30 March 2009

new tricks

As of Wednesday I will be able to say, for better or for worse, "This month I turn 30."

The number of my age doesn't mean so much to me as the meaning. I feel that by the age of 30 certain habits and irresponsible tendencies of my 20s should be put behind me, at least to the best of my abilities.

Case in point, I will admit, and people who know me well will testify to this, that I am forgetful. I have doublebooked myself for events, forgotten I was supposed to meet friends for coffee, forgotten birthdays, etc. I figured this was a bad trait that I would work on to improve and I thought I was doing, not excellent, but okay. I was feeling pretty good about myself.

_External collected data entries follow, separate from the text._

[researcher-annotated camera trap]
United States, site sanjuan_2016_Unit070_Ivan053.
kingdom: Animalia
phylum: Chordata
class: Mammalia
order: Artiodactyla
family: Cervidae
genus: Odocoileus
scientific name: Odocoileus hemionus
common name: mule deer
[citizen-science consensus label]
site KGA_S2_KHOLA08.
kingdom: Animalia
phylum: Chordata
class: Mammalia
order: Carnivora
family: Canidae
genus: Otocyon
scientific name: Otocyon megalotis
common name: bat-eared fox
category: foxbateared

Example: as a mother of a child in our church's nursery, I was put on the nursery list. Last Sunday I looked at our bulletin and noticed I was on for babysitting in the afternoon. On the way home I repeated to myself: Babysitting next Sunday afternoon, babysitting next Sunday afternoon... Saturday night Anneka in the throes of teething pain kept us up for two hours during the night. I knew it was okay for me to stay home during the morning service my babysitting services weren't required until the afternoon service. Boy, I was sure proud of myself for remembering! So we get to church and I walk Anneka to the nursery and two people are already there. We don't have a lot of babies/toddlers in our church. I think you can see where I'm going with this. It turns out last week I read the bulletin wrong. It turns out I was on the list for babysitting in the morning. Hmm...

For awhile I did feel like a total dweeb for remembering the wrong details. I was so proud of myself and put such effort into trying to remember and to have it fall flat was extremely disappointing. Only in chick lit books like The Shopaholic are traits like scatterbrainedness portrayed as cute and endearing. In reality they come across as irresponsible, especially in someone like a mother who is supposed to be ultra-organised.

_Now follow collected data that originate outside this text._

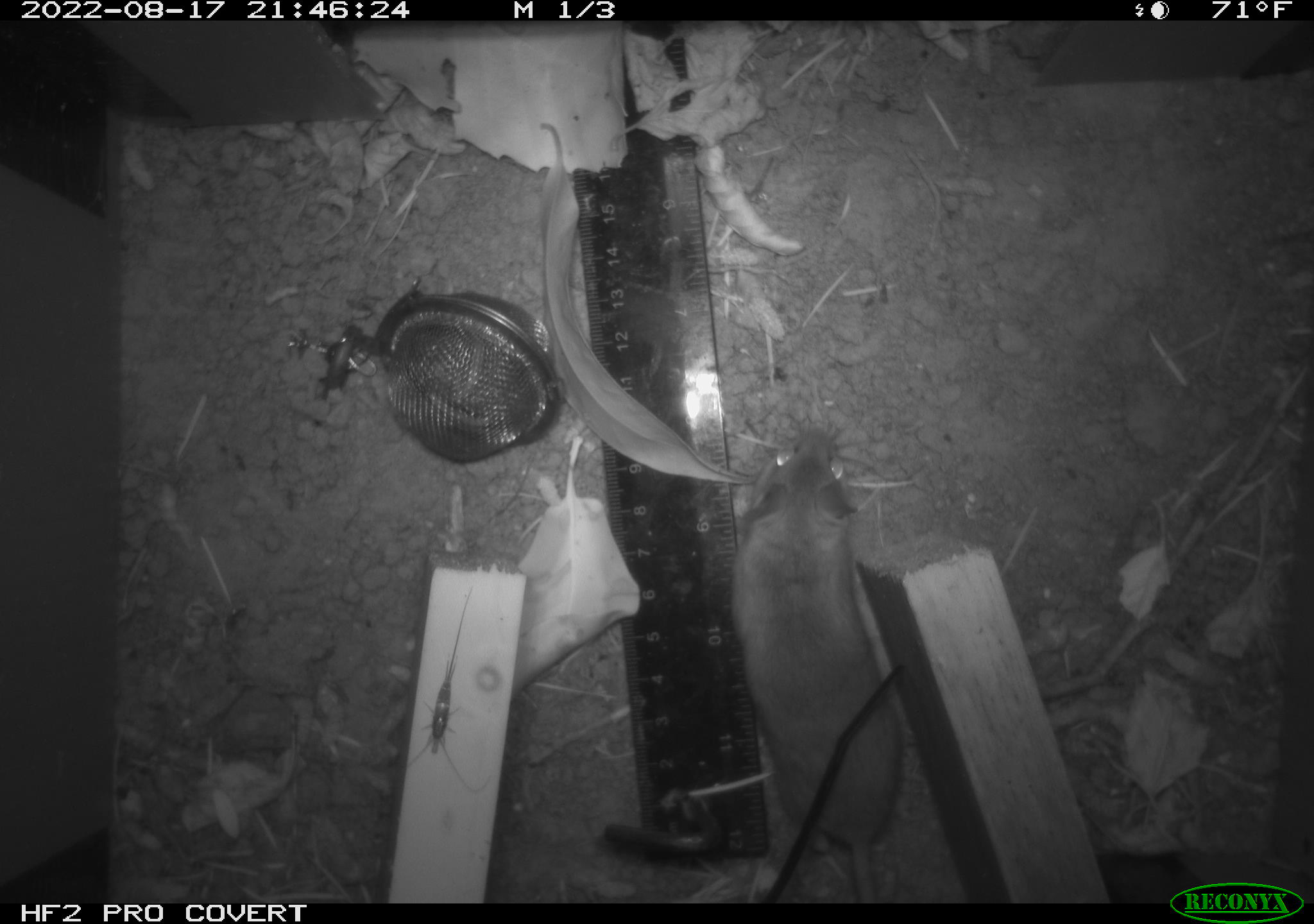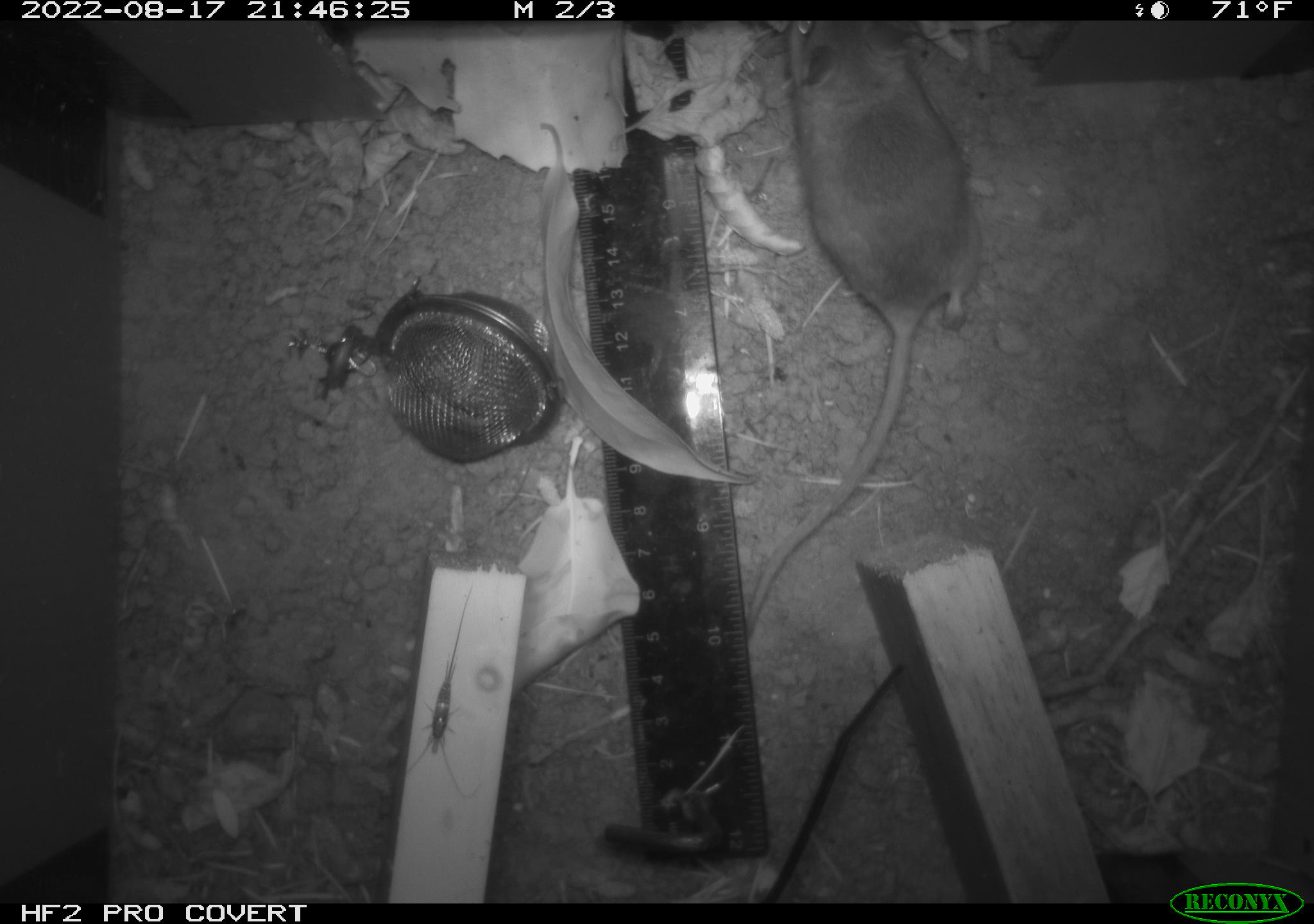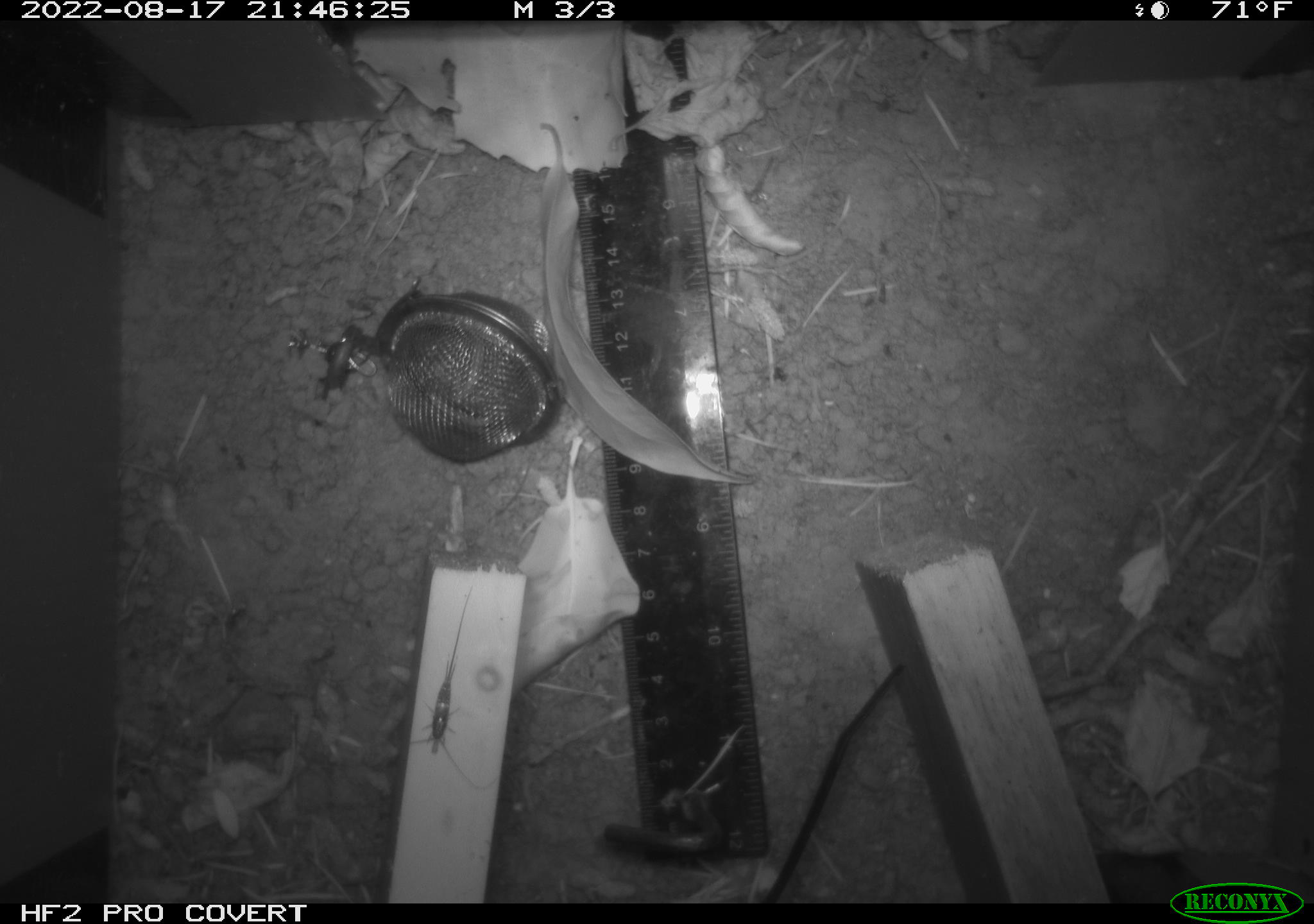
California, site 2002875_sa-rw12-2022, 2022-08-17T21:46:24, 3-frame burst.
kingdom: Animalia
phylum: Chordata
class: Mammalia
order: Rodentia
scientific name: Rodentia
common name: rodent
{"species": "rodent (Rodentia)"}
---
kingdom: Animalia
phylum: Arthropoda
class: Insecta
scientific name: Insecta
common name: insect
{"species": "insect (Insecta)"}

They say you can't teach an old dog new tricks. I disagree. At almost 30 I don't consider myself old and I'm still learning organisational skills. For me, this was a giant leap... at least I remembered that I had to babysit at all. The next step will be getting the time right.

1 comment:

sharon said...

Ah, organization: a skill we can learn. I've been working on this same on for all of my 20's and yet, it eludes me. Maybe by the time we hit our 40's - hahah!